Friday, December 7, 2012

Turning Off the Perfectionist

I'm doing better since having my little writerly breakdown last week. I'm plugging away at editing my last few chapters with the hopes of being able to actually start querying literary agents in January.

I think I've finally been able to convince myself that no, this novel is not going to be perfect. Yes, I've heard that from other authors before, but I don't think it really ever sunk in. It wasn't until last week that I really realized how badly I'm burning myself out on this story that I love by constantly going back and rehashing it to pieces.

Not that I think that I shouldn't have spent time and hard work editing this book. It's definitely light years ahead of the drivel it started out as in my 2010 NaNoWriMo. But I think I've been working on it too long.
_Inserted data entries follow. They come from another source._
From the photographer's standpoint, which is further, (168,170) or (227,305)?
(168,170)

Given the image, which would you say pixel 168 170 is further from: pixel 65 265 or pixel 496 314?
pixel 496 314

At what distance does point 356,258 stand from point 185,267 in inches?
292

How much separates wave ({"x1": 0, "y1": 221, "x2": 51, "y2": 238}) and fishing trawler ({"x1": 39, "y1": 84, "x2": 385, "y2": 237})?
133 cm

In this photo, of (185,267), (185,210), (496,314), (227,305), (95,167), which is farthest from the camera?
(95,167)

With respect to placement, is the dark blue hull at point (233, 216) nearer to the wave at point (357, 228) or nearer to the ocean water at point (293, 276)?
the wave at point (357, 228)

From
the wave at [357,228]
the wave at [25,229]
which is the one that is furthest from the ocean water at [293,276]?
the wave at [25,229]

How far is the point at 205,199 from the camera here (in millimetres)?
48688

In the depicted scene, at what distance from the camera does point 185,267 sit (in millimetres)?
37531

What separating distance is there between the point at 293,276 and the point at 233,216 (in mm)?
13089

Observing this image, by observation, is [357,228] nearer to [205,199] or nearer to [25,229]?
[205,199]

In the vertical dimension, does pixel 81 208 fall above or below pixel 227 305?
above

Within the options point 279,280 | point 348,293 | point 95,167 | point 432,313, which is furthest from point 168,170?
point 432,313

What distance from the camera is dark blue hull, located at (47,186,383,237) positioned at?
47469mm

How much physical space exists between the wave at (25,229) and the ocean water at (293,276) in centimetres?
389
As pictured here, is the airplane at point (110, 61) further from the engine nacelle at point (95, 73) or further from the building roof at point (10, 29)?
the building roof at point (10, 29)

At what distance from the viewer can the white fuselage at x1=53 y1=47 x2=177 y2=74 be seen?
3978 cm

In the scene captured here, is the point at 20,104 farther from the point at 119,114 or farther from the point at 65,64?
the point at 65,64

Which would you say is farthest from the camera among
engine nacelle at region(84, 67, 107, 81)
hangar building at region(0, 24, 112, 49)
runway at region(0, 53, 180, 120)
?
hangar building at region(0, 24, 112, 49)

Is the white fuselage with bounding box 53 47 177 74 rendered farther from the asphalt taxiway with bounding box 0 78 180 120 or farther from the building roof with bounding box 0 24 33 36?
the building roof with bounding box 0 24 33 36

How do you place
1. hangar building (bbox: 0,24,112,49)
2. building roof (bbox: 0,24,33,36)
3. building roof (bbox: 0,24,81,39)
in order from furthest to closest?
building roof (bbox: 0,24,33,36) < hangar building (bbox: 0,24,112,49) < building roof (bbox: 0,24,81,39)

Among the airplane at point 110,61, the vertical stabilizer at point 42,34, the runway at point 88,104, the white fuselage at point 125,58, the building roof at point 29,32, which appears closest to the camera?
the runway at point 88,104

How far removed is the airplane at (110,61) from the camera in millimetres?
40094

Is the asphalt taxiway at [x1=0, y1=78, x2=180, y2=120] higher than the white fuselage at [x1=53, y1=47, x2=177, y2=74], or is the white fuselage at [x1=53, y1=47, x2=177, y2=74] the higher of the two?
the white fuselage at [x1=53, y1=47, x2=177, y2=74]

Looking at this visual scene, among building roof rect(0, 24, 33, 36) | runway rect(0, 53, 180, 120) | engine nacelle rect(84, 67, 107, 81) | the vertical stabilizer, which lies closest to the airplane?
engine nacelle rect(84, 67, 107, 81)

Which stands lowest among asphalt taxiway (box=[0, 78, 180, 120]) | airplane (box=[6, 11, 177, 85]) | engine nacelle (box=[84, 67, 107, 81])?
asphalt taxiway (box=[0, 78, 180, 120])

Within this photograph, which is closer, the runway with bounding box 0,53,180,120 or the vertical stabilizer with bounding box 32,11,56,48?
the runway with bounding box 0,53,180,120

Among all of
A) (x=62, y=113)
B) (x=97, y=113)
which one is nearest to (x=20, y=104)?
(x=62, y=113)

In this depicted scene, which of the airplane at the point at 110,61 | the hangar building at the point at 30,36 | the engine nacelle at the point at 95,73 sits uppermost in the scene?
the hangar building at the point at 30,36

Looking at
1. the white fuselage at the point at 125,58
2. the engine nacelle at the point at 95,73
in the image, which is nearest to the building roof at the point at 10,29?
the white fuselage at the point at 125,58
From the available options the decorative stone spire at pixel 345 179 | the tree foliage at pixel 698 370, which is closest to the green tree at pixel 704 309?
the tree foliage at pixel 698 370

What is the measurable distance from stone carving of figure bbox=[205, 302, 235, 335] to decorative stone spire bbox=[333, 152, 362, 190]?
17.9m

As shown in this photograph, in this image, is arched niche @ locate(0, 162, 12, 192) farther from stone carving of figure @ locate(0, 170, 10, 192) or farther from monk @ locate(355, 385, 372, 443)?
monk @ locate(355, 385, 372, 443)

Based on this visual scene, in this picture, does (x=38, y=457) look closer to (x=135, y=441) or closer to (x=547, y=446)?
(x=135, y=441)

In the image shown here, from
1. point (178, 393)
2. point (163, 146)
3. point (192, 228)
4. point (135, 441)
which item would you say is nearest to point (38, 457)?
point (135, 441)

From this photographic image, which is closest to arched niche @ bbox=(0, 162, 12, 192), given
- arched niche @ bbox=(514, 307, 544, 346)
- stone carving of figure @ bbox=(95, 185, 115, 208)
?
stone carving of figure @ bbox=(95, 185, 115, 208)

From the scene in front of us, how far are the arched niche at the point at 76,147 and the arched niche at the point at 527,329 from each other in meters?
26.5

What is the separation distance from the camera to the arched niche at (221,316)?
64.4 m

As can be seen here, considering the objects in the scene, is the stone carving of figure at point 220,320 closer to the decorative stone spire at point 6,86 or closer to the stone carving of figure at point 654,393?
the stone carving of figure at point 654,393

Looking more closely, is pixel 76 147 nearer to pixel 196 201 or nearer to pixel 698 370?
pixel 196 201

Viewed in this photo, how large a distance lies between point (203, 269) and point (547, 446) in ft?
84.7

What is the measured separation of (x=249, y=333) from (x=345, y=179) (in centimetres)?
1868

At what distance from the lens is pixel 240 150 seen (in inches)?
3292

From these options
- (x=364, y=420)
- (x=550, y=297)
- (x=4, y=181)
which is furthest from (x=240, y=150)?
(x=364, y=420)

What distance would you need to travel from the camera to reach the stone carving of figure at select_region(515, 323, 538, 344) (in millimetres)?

I've realized now that if I keep tearing it apart and rewriting, I'll never finish. My skills as a writer are growing with every book I read, with every new scene I write. If I keep going back, month after month, and trying to edit my entire book into something up to par with my new writing skills, it will be a never-ending process. I'll just never be able to say, "It's done. It's as good as I'll ever be able to do." I just need to get it as good as I can do now.

I've decided to finish edits on my last few chapters and then take the plunge and see if I can get anyone interested. If so, great. I'll have the advice of a professional to help me make the book into something they think they can sell. If not, well then, maybe I'll look into self-publishing or maybe I'll just put it in a drawer for the time being, but at any rate I'll move on to my next story.

I can't grow as a writer if I'm stuck on the same novel, and if I keep rehashing the same story, I know I'm eventually going to overdo it and ruin the book completely. I'm just going to do the best I can at this point in my life and then keep moving. Quit trying to be perfect. That's the only way I can do what I love without also losing my mind in the process.

Plus I've got a baby coming in April. I'm not going to have the extra brain cells to lose.